22/3 – 19/4 2019
Our conscious actions are just a drop in the ocean of unconscious processes that we do not control or recognize, that we fear and misinterpret. The nervous system and the functioning of our brain create a restless type of human consciousness that is universally shared by all of mankind. The specific, original content of the mind of the individual is something else altogether – our thoughts, memories, and imagination… our creativity and how it is expressed. Generally speaking, creative abilities show a willingness to push the boundaries and break the rules. In the case of Jan Turner (*1971), this willingness is reflected by the sky-high optimism with which, in his most recent exhibition, he tackles constants such as the flow of time and the laws of logic or probability. In his surprising and original works of art, Turner tries nothing less than to change our entire universe for the better. His (quite consciously) chosen instrument for this difficult task is a stick – specifically, pieces of rotting wood.

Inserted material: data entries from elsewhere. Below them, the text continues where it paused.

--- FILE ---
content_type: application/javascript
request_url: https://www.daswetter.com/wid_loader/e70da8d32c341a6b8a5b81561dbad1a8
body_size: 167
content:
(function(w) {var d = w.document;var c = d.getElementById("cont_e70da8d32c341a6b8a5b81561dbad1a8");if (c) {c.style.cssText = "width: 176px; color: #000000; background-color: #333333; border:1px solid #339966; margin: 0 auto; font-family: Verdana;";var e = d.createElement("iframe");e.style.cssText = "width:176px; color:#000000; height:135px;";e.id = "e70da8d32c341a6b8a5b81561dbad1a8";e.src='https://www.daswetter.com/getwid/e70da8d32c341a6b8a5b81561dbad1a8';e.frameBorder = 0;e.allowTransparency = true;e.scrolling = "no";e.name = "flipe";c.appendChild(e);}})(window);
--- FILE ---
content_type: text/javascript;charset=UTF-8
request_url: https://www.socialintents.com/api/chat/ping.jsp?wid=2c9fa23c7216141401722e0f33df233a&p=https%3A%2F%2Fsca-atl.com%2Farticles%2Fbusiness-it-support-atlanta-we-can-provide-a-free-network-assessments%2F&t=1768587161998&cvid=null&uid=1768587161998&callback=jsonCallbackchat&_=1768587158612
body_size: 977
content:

The stump symbolizes that part of reality that we try to deny or suppress, that unsettles us in its ambiguity and its unclear functions, and from which we generally avert our eyes. It is a disfigured and dysfunctional part of the body, an evolutionary dead end (which basically is the great majority of them). On a broader level, it contains something like the reified essence of uselessness, ruin, and oblivion. With just a simple change of perspective, however, things that seem entirely inconsequential may prove to be of absolutely fundamental importance: Despite everything, the stump is an integral part of reality without which our lives and our image of the world around us are incomplete. This deficit is the rudimentary source of the many conflicts and misunderstandings that have accompanied our species throughout history and that influence the life of each and every individual – including on the personal level, through the discord and conflict that we carry within us and that we experience with one another, face-to-face with the reality in which we are forced to exist.
In these works, Turner – who has never compromised the maximalist demands he places on artistic production as a means for the ongoing transformation of the viewer and himself, and who, perhaps precisely for this reason, has existed more on the margins of art-going public’s interest – takes on the role of a kind of family doctor attempting to cure and heal a deep gaping wound in our picture of reality. With touching meticulousness, making use even of pleasantly decorative tendencies, he reintegrates what had been suppressed and reconciles extreme opposites. He shows us the self-importance and limits of our pragmatic way of thinking, and the frailty of our categorical judgments of a world in which we cannot find peace and happiness if we merely cut it with the knife of our prejudices and pseudo-universal dualistic concepts.